Cette stratégie dote l’UE des outils, des objectifs et de la vision nécessaires à l’émergence d’une société européenne résiliente au changement climatique et pleinement adaptée à celui-ci d’ici à 2050, a souligné Elena Višnar Malinovská, chef de l’unité «Adaptation» à la DG CLIMA. Elle poursuit quatre objectifs principaux: une adaptation plus intelligente, plus rapide et plus systémique, et le renforcement de l’action internationale en faveur de la résilience au changement climatique. Elle est combinée à plusieurs instruments, tels que la loi sur le climat (qui statue sur des dispositions très importantes en matière d’adaptation), le pacte pour le climat (qui nous permet d’approfondir l’intégration verticale, du niveau urbain au niveau individuel) et les stratégies en faveur de la biodiversité, pour les forêts et de protection des sols, pour boucler la boucle. En imaginant un nuage de mots relatif à la stratégie, cela donnerait: eau, impact, action, risques et solutions, autant de mots qui constituent l’essence même de la stratégie, a-t-elle ajouté.

La stratégie de l’UE relative à l’adaptation au changement climatique est également un dossier très important pour la présidence portugaise du Conseil, dont elle est l’une des priorités, mais aussi pour le trio de présidences (Allemagne, Portugal, Slovénie).

Patrícia Lopes, attachée à l’environnement de la présidence portugaise du Conseil, a souligné que l’adaptation n’est plus une question qui ne concerne que les pays du Sud, c’est un problème européen et mondial. Nous avons un calendrier très ambitieux, avec une réunion informelle des ministres de l’environnement le 23 avril, axée sur l’adaptation et la gestion de l’eau, au cours de laquelle nous invitons les États membres à partager des exemples concrets et à passer d’un point de vue théorique à un point de vue pratique. Nous accorderons également de l’importance à l’aspect international. De plus, le sommet UE-États-Unis sur le climat débutera le 22 avril et il est temps que l’Europe prenne l’initiative en matière d’adaptation, comme nous l’avons déjà fait avec l’atténuation, et qu’elle commence à préparer la COP 26.

Markku Markkula, rapporteur de l’avis du Comité des régions sur l’adaptation au changement climatique, souligne que l’action locale est essentielle. La clé est de créer une feuille de route pratique qui définisse de nombreuses actions à entreprendre dans le cadre d’un engagement politique aux niveaux national, régional et municipal avec les industries. C’est par exemple ce que nous avons fait dans la région d’Helsinki en vue de se débarrasser du charbon en moins de dix ans. Nous continuons à l’utiliser, mais nous augmentons la part des biocarburants et de la géothermie, renouvelons les procédés et récupérons la chaleur provenant des centres de données et des eaux usées. En Finlande, la moitié des fonds destinés à la relance seront verts, et nous visons la neutralité carbone d’ici à 2035, a-t-il conclu.

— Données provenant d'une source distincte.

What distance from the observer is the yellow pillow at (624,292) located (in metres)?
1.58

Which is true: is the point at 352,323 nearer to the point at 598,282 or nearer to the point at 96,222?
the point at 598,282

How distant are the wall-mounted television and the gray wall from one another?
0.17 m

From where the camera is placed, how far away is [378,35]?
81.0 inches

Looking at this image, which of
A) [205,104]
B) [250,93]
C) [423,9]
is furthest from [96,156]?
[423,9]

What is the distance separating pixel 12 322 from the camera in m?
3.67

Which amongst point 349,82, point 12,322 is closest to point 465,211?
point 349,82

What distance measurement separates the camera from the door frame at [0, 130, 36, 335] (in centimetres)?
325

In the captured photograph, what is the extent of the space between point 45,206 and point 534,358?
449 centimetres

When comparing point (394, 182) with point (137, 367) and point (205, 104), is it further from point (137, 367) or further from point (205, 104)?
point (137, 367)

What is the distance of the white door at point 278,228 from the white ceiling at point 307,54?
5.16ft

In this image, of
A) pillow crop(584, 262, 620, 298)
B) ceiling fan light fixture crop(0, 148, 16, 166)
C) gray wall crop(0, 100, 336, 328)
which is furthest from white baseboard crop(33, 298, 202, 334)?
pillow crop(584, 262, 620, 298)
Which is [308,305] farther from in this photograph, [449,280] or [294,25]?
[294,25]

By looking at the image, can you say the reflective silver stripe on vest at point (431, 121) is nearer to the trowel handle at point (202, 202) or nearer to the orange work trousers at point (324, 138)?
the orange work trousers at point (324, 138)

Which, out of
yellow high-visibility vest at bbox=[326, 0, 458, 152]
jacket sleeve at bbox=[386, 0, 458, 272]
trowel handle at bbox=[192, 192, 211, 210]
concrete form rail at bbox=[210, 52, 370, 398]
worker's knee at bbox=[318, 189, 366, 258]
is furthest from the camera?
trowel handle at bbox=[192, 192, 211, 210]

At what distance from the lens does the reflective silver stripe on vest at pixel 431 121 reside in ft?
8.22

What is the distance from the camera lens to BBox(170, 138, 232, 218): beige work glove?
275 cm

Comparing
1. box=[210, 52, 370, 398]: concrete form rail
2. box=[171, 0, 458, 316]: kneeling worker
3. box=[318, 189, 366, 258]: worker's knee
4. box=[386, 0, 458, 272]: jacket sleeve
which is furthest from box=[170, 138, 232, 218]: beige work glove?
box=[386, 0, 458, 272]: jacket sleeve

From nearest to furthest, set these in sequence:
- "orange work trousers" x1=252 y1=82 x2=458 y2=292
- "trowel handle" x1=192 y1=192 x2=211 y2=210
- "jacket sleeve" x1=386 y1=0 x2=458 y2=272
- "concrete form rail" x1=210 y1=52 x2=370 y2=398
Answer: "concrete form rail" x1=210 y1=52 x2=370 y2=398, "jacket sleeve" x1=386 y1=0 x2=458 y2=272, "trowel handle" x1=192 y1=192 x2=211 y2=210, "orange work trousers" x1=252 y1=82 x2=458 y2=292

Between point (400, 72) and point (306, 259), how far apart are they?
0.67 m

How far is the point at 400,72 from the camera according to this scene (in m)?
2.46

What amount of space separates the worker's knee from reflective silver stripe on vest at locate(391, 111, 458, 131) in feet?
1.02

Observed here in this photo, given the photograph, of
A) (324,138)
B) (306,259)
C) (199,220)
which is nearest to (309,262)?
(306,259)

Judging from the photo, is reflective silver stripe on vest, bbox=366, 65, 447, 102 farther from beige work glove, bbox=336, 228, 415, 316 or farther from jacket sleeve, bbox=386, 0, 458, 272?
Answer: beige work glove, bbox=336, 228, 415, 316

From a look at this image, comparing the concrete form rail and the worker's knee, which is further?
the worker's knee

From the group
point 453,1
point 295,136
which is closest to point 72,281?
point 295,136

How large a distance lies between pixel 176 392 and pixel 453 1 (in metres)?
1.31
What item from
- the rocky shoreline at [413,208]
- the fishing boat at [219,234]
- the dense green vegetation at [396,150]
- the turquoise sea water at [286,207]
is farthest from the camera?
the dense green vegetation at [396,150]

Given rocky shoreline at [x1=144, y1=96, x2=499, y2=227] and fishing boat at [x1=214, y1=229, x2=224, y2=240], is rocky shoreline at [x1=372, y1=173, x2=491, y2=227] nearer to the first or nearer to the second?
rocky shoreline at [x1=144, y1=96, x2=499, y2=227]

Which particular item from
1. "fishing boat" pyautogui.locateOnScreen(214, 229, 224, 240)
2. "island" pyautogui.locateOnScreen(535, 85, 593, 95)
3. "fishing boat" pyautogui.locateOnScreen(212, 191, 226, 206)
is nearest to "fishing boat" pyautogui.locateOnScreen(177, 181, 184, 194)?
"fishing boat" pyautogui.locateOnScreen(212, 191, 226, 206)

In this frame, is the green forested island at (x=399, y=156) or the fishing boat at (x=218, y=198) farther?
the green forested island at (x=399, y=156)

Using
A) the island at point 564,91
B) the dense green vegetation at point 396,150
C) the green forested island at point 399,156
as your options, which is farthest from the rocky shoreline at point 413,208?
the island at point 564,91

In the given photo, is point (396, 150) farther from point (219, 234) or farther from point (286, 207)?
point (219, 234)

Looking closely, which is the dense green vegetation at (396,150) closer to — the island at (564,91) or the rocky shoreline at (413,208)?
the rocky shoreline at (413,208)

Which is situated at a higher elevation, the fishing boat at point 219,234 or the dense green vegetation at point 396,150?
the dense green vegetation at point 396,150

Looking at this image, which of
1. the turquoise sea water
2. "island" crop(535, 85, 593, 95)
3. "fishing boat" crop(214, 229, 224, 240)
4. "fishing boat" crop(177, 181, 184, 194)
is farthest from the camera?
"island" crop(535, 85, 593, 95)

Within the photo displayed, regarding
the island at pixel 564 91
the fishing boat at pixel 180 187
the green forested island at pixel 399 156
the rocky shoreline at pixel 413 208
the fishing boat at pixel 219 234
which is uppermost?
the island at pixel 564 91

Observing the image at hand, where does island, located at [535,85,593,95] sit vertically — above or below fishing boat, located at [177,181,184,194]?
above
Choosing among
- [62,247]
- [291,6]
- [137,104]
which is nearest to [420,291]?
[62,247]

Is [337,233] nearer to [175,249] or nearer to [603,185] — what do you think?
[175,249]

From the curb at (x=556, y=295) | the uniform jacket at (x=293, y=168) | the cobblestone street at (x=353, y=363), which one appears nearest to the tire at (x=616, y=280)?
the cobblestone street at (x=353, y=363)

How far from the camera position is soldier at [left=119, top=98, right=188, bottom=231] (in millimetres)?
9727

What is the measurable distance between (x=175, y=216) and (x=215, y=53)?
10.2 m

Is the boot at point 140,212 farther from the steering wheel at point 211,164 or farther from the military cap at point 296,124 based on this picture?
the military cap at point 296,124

Phoebe Koundouri, professeur d’économie environnementale à l’université d’Athènes, a formulé quelques observations finales en soulignant que pour être en mesure d’accélérer l’adaptation, il est nécessaire de se concentrer sur l’aspect financier. Nous devrions utiliser les structures existantes, le pacte vert et les fonds pour la reprise et la résilience pour financer l’adaptation. Nous avons également besoin d’une approche fondée sur l’innovation systémique et de la participation des parties prenantes. Les mesures juridiquement contraignantes sont essentielles et devraient faire l’objet d’un suivi, et le financement devrait être lié aux fonds, de manière à ce que la mise en œuvre soit finalement réalisée.